▶ _AUFGABE_: Gib den folgenden Text über den Bürgerentscheid zur Hasenwiese mitsamt den Kommentaren vollständig und Wort für Wort wieder.

▶ _TEXTABSCHNITT_:
________________________

Von überwältigender Unterstützung sprechen diese Zahlen nicht gerade. 80 Prozent der Wahlberechtigten hat das Thema offensichtlich überhaupt nicht interessiert, denn sie haben nicht abgestimmt. Von denen, die abgestimmt haben, war eine Mehrheit von 53,78 Prozent für den Erhalt der Hasenwiese.

5 Kommentare

  1. Hat es sie nicht überrascht, dass fast 3.500 Leute FÜR das Projekt aktiviert worden sind, obwohl die Stimmen eigentlich gar nicht zählen?
    Mich hat das sehr beeindruckt!
    Viele sind in diesem Bewusstsein zuhause geblieben.

  2. Ich nehme an, dass ich hier als Autorin direkt angesprochen bin. Vorab: Ich selbst wohne nicht in Erkrath. Dass die Stimmen nicht zählen, ist ja so nicht korrekt, denn: Der Bürgerentscheid hätte 20 Prozent der Stimmen aller Wahlberechtigter benötigt, um erfolgreich zu sein. Aber auch dann hätte er eine Mehrheit bei den abgegebenen Stimmen benötigt.
    Ihr Hinweis auf die Aktivierung der Leute gilt im Umkehrschluss ja auch für die, die den Bürgerentscheid unterstützt haben. Die wenigsten derer, die abgestimmt haben, waren direkte Anwohner.
    Ich als Außenstehende (Nicht-Erkratherin) fand es eher bedenklich, dass insgesamt zu wenig Menschen von ihrem demokratischen Recht der Abstimmung Gebrauch machen. Das sieht man auch bei Kommunalwahlen und das sollte nachdenklich stimmen.

________________________

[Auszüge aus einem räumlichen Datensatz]
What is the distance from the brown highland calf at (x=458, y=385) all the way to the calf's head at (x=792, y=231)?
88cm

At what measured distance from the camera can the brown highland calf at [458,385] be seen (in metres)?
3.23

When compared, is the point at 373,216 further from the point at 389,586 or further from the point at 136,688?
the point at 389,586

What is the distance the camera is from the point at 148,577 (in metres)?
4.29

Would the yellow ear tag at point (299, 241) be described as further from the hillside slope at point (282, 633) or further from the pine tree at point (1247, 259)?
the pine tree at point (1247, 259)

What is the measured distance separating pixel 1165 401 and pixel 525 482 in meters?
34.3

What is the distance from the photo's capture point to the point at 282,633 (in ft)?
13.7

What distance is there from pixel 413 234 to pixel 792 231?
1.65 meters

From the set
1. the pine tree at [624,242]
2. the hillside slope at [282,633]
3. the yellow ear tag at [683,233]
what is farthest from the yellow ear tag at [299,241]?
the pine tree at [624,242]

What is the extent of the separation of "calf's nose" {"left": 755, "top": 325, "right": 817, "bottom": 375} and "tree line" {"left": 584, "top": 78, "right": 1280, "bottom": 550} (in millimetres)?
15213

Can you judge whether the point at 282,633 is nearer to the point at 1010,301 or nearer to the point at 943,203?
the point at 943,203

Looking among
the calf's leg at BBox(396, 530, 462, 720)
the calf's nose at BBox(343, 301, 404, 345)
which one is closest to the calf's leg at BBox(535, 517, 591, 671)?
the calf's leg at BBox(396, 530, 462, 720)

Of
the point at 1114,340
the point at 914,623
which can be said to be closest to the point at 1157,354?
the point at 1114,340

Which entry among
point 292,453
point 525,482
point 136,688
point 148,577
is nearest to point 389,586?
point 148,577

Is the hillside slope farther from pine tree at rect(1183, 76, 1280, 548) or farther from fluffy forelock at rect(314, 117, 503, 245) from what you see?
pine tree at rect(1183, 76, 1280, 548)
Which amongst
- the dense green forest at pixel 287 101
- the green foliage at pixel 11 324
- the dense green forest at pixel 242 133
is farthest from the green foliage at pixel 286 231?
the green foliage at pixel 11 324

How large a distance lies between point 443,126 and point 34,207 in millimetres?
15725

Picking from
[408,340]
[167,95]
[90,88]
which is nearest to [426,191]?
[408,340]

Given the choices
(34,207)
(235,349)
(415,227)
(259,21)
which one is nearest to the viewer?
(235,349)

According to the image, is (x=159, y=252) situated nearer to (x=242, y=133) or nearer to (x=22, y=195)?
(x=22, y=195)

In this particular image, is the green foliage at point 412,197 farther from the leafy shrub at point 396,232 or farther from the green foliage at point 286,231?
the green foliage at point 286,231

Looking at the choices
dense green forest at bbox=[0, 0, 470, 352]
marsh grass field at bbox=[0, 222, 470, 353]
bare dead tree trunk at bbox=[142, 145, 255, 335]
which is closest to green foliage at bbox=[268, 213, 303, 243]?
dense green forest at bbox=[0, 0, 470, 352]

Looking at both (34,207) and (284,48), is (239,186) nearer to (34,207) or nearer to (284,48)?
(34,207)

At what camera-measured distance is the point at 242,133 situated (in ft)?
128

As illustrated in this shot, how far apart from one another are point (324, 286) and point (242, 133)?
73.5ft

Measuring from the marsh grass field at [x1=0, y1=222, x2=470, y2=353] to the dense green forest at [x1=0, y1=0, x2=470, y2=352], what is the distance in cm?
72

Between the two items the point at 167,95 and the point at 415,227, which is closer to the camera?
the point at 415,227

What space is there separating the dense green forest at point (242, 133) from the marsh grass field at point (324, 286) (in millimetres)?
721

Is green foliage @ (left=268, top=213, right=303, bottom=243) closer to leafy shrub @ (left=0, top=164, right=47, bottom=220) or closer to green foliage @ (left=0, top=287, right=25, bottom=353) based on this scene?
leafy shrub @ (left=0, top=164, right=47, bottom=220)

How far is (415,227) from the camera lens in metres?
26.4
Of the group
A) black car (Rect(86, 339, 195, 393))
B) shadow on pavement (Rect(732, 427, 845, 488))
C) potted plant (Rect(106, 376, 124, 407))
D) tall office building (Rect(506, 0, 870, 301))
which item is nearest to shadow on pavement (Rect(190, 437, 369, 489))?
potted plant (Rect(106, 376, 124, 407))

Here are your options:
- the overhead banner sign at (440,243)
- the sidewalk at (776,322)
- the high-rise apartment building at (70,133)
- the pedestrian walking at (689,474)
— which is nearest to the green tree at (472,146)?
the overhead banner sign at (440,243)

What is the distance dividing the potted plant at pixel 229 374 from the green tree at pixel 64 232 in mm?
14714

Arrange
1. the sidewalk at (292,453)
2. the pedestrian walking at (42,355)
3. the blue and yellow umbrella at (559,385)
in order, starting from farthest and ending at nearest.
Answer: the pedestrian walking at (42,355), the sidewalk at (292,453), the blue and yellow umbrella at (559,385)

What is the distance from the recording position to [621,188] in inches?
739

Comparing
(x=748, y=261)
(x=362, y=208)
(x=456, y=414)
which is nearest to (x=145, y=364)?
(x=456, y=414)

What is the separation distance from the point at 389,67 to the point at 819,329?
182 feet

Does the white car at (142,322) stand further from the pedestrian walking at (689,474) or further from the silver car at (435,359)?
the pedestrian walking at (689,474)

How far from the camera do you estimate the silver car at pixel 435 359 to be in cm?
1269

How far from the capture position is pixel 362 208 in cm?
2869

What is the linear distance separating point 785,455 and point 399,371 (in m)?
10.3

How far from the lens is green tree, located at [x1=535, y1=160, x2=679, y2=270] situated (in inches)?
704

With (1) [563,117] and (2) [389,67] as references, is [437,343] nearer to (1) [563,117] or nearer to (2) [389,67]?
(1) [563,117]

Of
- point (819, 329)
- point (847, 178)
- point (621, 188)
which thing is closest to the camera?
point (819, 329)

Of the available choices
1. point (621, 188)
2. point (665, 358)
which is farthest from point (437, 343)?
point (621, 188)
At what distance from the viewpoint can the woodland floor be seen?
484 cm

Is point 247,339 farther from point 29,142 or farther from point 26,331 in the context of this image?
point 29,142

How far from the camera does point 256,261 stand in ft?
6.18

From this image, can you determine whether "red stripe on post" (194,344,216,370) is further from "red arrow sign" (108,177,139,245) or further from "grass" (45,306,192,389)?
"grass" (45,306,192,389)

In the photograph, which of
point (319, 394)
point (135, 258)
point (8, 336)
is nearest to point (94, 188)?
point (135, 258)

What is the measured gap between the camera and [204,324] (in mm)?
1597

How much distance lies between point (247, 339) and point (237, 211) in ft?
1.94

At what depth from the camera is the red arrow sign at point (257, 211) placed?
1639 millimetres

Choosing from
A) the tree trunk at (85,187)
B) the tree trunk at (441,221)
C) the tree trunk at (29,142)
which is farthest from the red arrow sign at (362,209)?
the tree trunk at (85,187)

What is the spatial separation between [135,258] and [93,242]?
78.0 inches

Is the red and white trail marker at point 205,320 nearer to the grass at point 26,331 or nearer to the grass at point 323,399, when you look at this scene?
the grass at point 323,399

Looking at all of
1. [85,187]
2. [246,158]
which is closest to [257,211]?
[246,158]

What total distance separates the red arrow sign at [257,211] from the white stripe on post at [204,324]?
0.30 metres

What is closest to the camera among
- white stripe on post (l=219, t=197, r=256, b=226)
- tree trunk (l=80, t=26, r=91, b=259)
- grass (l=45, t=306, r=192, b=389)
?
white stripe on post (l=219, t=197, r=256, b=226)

________________________

▶ _ANTWORT_:
Von überwältigender Unterstützung sprechen diese Zahlen nicht gerade. 80 Prozent der Wahlberechtigten hat das Thema offensichtlich überhaupt nicht interessiert, denn sie haben nicht abgestimmt. Von denen, die abgestimmt haben, war eine Mehrheit von 53,78 Prozent für den Erhalt der Hasenwiese.

5 Kommentare

  1. Hat es sie nicht überrascht, dass fast 3.500 Leute FÜR das Projekt aktiviert worden sind, obwohl die Stimmen eigentlich gar nicht zählen?
    Mich hat das sehr beeindruckt!
    Viele sind in diesem Bewusstsein zuhause geblieben.

  2. Ich nehme an, dass ich hier als Autorin direkt angesprochen bin. Vorab: Ich selbst wohne nicht in Erkrath. Dass die Stimmen nicht zählen, ist ja so nicht korrekt, denn: Der Bürgerentscheid hätte 20 Prozent der Stimmen aller Wahlberechtigter benötigt, um erfolgreich zu sein. Aber auch dann hätte er eine Mehrheit bei den abgegebenen Stimmen benötigt.
    Ihr Hinweis auf die Aktivierung der Leute gilt im Umkehrschluss ja auch für die, die den Bürgerentscheid unterstützt haben. Die wenigsten derer, die abgestimmt haben, waren direkte Anwohner.
    Ich als Außenstehende (Nicht-Erkratherin) fand es eher bedenklich, dass insgesamt zu wenig Menschen von ihrem demokratischen Recht der Abstimmung Gebrauch machen. Das sieht man auch bei Kommunalwahlen und das sollte nachdenklich stimmen.